Published: 08 June 2022 Publication History

Abstract

While encryption can protect network traffic against simple on-path eavesdropping attacks, it cannot prevent sophisticated traffic analysis (TA) attacks from inferring sensitive information. TA attackers utilize machine learning algorithms to learn the traffic patterns of a communication (e.g., a website visit) and then use these learned patterns to accurately identify similar communications (which website is being visited by a targeted user), even though packets are encrypted. In this paper, we propose a novel and effective defense approach to protect users' privacy against TA attacks. The proposed approach is based on two proactive defense paradigms: multipath routing and deception. The route randomization strategy distributes packets of a flow on multiple paths between a source and destination to restrict the amount of traffic that a TA adversary can collect from a flow. The deception strategy augments the randomization strategy by injecting fake packets among the real packets of a flow on different paths. Our focal research problem is to identify the optimal strategies for how real and fake packets must be distributed on multiple paths with different capacities to achieve maximum effectiveness against TA attacks. We formalize the problem as a zero-sum game and show that the water-filling distribution of real and fake packets provides an optimal defense solution. Through theoretical and experimental studies, we demonstrate that the proposed approach can significantly degrade the accuracy of the TA attacks. Unlike other defensive approaches in the literature, our approach works without manipulating the production traffic (e.g., delaying packets or padding), or requiring any real-time information about the protected traffic flows.

Supplementary Material

MP4 File (SACMAT_2022.mp4)
Web privacy-enhancing technologies preserve the users? privacy which could be compromised by the adversaries eavesdropping on victims? online behavior. Traffic analysis (TA) attacks are a class of ever-growing side-channel attacks that rely on sophisticated machine-learning and deep-learning algorithms to classify the encrypted packets based on unencryptable features such as packet lengths, counts, and timing.
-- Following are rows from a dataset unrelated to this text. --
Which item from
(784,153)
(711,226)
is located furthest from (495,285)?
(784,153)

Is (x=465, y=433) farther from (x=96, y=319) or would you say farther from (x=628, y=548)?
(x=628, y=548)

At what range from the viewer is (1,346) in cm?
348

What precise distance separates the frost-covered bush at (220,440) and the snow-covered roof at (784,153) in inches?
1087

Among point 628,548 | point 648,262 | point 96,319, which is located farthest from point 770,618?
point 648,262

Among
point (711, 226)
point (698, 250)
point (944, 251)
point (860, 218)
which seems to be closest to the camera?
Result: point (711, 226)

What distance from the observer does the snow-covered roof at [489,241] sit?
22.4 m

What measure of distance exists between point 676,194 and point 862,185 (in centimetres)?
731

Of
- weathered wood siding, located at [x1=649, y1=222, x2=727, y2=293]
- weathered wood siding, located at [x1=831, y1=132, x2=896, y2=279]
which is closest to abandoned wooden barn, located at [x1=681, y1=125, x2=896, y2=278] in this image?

Conventional encryption or detection-based defense paradigms are not sufficient to address new challenges. In this research, two main security paradigms including route randomization and fake packet injection are combined to provide further privacy for the users. The interaction between a defender and an attacker is modeled as a zero-sum game and proved that the water-filling distribution yields the optimal distribution strategy from both theoretical and experimental points of view.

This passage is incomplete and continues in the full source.